“Tea-baggers”, Little Rock, AR, 1959

Library of Congress/U.S. News & World Repots, via Wikimedia

          No comment necessary. (Hat tip, Andrew Sullivan.)

9 responses to ““Tea-baggers”, Little Rock, AR, 1959

  1. What does that picture have to do with those who are attending tea parties today?

  2. The language of the signage, i.e., the accusations of “communism” and the “anti-christ” are not just eerily similar, but virtually identical to many of the most popular anti-government and anti-Obama signage and language displayed at today’s tea parties, and especially the recent rally in Washington.

    Interesting, too, that the object of scorn in the 1959 protests was “race mixing,” and that the President is the embodiment of “race mixing,” no?

  3. If you’re trying to imply that those involved in Tea Parties because they disagree with socialism and are finally standing up for their beliefs are only doing this based on the race of the current POTUS, then I don’t have anything else to say to you. You’re no better than anyone else claiming that all of this is happening because anyone who disagrees with this administration is a racist. I can assure you, racism has nothing to do with socialism.

  4. What I’m trying to say is that the current assertion that we are confronted with “socialism” and the “anti-Christ” is as much a canard as it was in 1959.

    In 1959:

    “Race mixing” = “communism”
    “Race mixing” = “march of the anti-Christ”

    In 2009:

    Health care reform or the income tax = “communism” (or “fascism” or “socialism”; used generally interchangeably and inaccurately)
    Barack Obama = “the anti-Christ”

    You’re looking at the wrong side of the equation. What’s common to the two groups is not what they’re protesting, but the language they use to frame their protests.

    The common language, in my view, belies a common political ideology.

  5. “tea-bagger” is an inappropriate term.
    Guilt by photo- association.

    People are concerned at the crazy bailout of banks, auto plants, and Government supplied healthcare. Name calling is a cheap AD HOMINEM attack and does not address the issues.
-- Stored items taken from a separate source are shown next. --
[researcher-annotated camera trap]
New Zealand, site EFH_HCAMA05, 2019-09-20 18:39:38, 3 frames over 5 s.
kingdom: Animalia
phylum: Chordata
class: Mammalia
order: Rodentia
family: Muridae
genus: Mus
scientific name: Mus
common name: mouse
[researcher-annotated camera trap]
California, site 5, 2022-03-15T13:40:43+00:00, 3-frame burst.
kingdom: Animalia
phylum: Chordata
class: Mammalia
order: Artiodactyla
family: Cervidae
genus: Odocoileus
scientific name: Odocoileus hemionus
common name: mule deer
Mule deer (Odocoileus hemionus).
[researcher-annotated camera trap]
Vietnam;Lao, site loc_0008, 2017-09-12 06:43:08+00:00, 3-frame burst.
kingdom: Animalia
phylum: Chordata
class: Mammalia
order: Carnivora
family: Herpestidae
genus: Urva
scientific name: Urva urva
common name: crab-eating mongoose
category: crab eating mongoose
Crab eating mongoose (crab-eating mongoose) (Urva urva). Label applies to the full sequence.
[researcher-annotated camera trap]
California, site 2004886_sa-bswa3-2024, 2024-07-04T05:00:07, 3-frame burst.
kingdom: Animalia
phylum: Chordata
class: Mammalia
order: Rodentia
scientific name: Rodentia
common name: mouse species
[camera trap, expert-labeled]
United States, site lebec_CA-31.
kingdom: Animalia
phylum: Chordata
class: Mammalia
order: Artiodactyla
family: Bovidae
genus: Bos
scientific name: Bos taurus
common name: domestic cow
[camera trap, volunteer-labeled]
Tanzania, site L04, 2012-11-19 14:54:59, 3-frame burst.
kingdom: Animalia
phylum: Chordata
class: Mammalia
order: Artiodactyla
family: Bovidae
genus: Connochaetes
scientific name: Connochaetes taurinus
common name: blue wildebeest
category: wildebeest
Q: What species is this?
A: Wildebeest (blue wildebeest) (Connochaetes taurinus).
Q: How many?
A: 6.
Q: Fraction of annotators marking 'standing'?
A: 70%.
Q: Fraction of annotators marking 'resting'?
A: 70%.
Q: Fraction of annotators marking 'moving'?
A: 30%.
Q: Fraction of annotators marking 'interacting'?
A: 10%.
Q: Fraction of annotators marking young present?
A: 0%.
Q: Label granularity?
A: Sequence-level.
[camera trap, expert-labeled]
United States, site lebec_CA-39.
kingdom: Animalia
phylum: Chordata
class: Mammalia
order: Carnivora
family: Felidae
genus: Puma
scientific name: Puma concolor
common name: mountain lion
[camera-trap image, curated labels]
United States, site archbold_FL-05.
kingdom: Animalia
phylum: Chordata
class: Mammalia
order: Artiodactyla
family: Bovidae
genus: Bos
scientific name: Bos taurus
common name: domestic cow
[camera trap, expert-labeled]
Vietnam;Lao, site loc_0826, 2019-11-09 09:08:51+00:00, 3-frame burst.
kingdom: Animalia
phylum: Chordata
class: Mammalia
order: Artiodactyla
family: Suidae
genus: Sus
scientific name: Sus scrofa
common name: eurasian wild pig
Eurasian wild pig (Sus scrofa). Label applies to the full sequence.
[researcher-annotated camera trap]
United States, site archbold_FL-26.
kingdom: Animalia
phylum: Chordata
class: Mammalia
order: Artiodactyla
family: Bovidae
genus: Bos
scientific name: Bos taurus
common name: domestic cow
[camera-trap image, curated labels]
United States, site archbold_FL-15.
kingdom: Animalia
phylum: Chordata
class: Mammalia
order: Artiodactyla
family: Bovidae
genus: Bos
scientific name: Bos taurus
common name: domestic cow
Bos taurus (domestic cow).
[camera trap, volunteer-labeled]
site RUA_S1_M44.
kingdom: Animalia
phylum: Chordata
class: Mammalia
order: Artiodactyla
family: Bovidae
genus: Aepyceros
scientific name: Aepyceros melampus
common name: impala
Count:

  6. But “the folk” who came to Washington don’t carry signs saying, “No bank bailout.” They carry signs saying ‘communist,’ ‘socialist,’ ‘fascist” and ‘anti-Christ’. If name-calling is an ad hominem attack, where is the guilty party?

    And for what it’s worth, the rhetoric at these rallies — not at the fringes, but at their core — is classic Bircher/Father Coughlin/Timothy McVeigh crap. A guy brings a gun to a Presidential appearance, wearing a shirt that is an homage to Timothy McVeigh masquerading as an homage to Jefferson (yeah, right!), and you want me to believe it’s all about a marginal tax income increase? And not one — not one! — Congressional Republican denounces the action publicly. Well, we all know, “General Betray-Us” was an infinitely more sinister expression, eh?

  7. So, get to the point. You’re trying to say that everyone who disagrees with this administration is a racist, right? Let’s just make it clear. Oh, and why must you call them “folk” who came to DC? Why can’t you just say the “people” who came to DC? And BO is a socialist. There’s really no arguing that fact.

  8. 1. No. What I’m saying is that there is a consistent strand of reactionary political sentiment in this country which is always yelling “communist” or “socialist” or “anti-christ,” regardless of the political issue or characters at hand.

    2. I don’t think George Will’s criticisms from the right, or Paul Krugman’s criticisms from the left, are racist in any way. I think people who publicly and proudly display photoshop mashups of the President as a witch doctor, or sing “Barack the Magic Negro” on the radio, are probably racists, but I wouldn’t know for a fact, not knowing them personally.

    3. Marginally increasing the federal income tax and capital gains taxes really doesn’t constitute socialism. To insist otherwise is not to assert a “fact,” but rather to demagogue the entire, essentially liberal, American system of capitalism. We don’t live in a world of beaver fur traders anymore, you know; things are more complicated than that. Some people can get their head around the concept and compexities of “advanced capitalism” and, I suppose, others just can’t.

  9. There are plenty on the left who call those with whom they disagree Nazis and Racists.

    The famous Joker/Socialism poster offers very biting social commentary in an creative artistic format. GW Bush had been painted as a Joker as well in magazine commentaries. No-one complained about the implications of that.

    May I remind you, dear reader, the protesters in Washington were excising their constitutionally guaranteed rights of assembly, freedom of speech, and petition of government over grievances.

    Many on the Left went nuts over the Duke University LaCrosse “rape” case, yet many want to pardon Roman Polanski.